(Extracted information Opens)

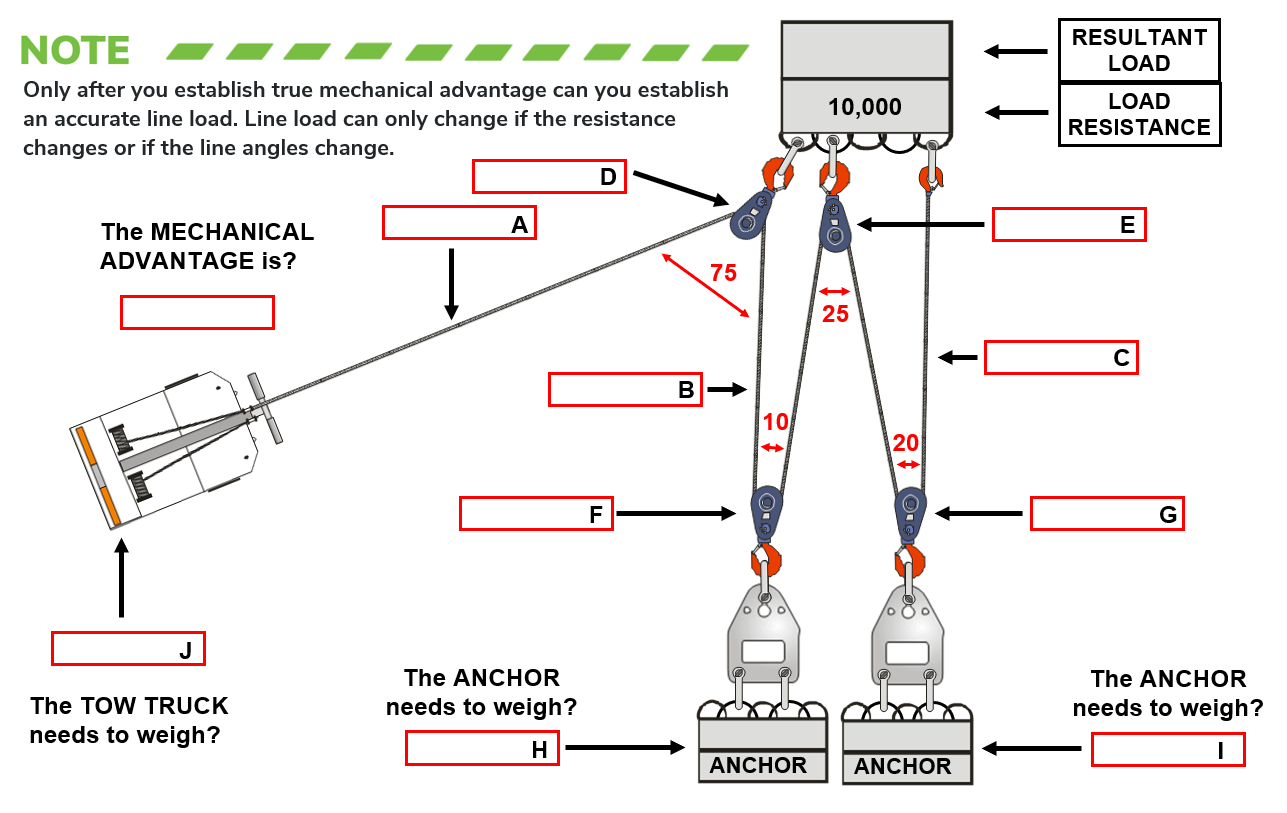 NOTE

Only after you establish true mechanical advantage can you establish an accurate line load. Line load can only change if the resistance changes or if the line angles change.

RESULTANT LOAD

10,000

LOAD RESISTANCE

D

A

E

The MECHANICAL ADVANTAGE is?

75

25

C

B

10

20

F

G

J

The TOW TRUCK needs to weigh?

The ANCHOR needs to weigh?

H

ANCHOR

ANCHOR

The ANCHOR needs to weigh?

I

(Extracted information Closes)

» What the exercise asks: Each entry should be transcribed exactly as given, with pictures omitted.

» Task solution:
 NOTE

Only after you establish true mechanical advantage can you establish an accurate line load. Line load can only change if the resistance changes or if the line angles change.

RESULTANT LOAD

10,000

LOAD RESISTANCE

D

A

E

The MECHANICAL ADVANTAGE is?

75

25

C

B

10

20

F

G

J

The TOW TRUCK needs to weigh?

The ANCHOR needs to weigh?

H

ANCHOR

ANCHOR

The ANCHOR needs to weigh?

I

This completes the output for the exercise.